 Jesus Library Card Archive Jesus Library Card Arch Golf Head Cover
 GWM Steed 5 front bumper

=======

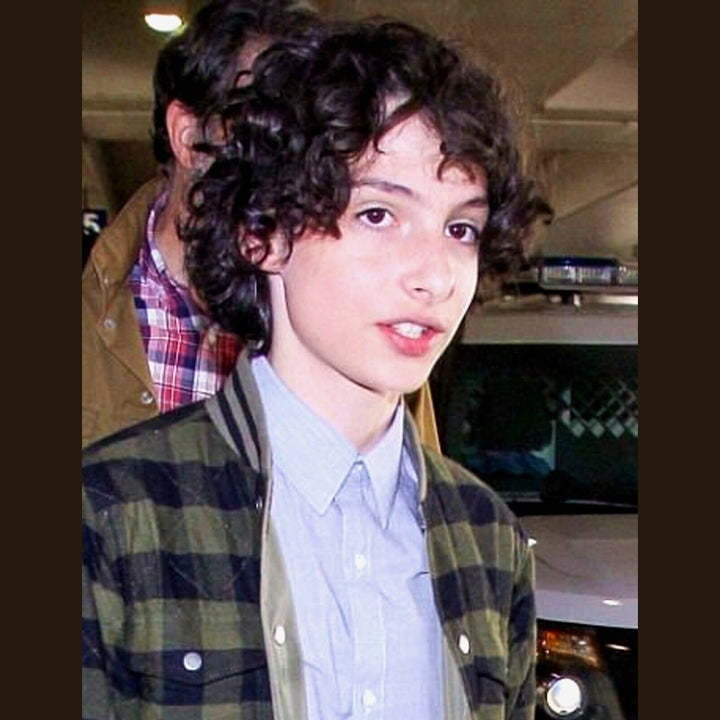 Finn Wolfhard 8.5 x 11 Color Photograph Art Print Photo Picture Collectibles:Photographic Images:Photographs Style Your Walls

=======

**Work order:**
Could you restate word for word the lines above, from the one that contains "Jesus Library Card Archive" through the one that contains "GWM Steed 5 front bumper", and no others?

**Task output:**
 Jesus Library Card Archive Jesus Library Card Arch Golf Head Cover
 GWM Steed 5 front bumper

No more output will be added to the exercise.